KH Aminudin juga menekankan pentingnya menahan diri agar emosi sesaat tidak menjelma menjadi derita panjang bagi rakyat dan bangsa. Ia menyoroti bahwa tindakan anarkis hanya akan memperdalam luka sosial dan menambah beban kolektif masyarakat. Menurutnya, mahasiswa dan pemuda sebagai garda kritis bangsa perlu tetap menyuarakan aspirasi, namun dengan cara yang elegan, sesuai dengan mekanisme hukum dan politik yang ada.

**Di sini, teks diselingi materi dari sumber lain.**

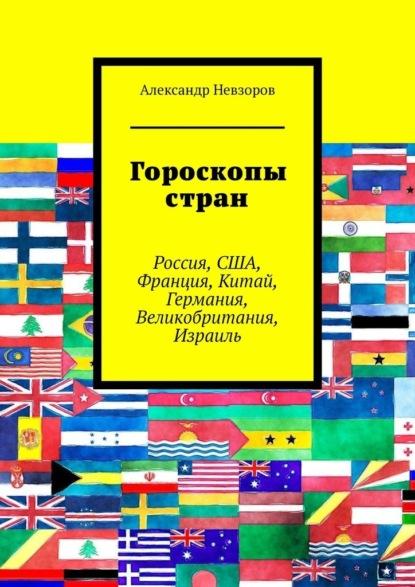 Гороскопы стран. Россия, США, Франция, Китай, Германия, Великобритания, Израиль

“Kepada awan-kawan mahasiswa dan pemuda, kita merasakan keresahan yang sama. Tapi kalau unjuk rasa dilakukan dengan cara yang kemarin, itu malah memperunyam situasi. Tempuh mekanisme yang ada, jangan dengan anarkis,” katanya.

Di sisi lain, KH Aminudin juga melontarkan kritik keras terhadap para pemangku kebijakan, baik eksekutif maupun legislatif, yang hingga kini dianggap belum menunjukkan keseriusan dalam merespons gejolak sosial di masyarakat. Baginya, pemerintah tidak bisa hanya berhenti pada retorika atau sekadar mengeluarkan narasi. Yang dibutuhkan rakyat adalah tindakan nyata dan kebijakan konkret.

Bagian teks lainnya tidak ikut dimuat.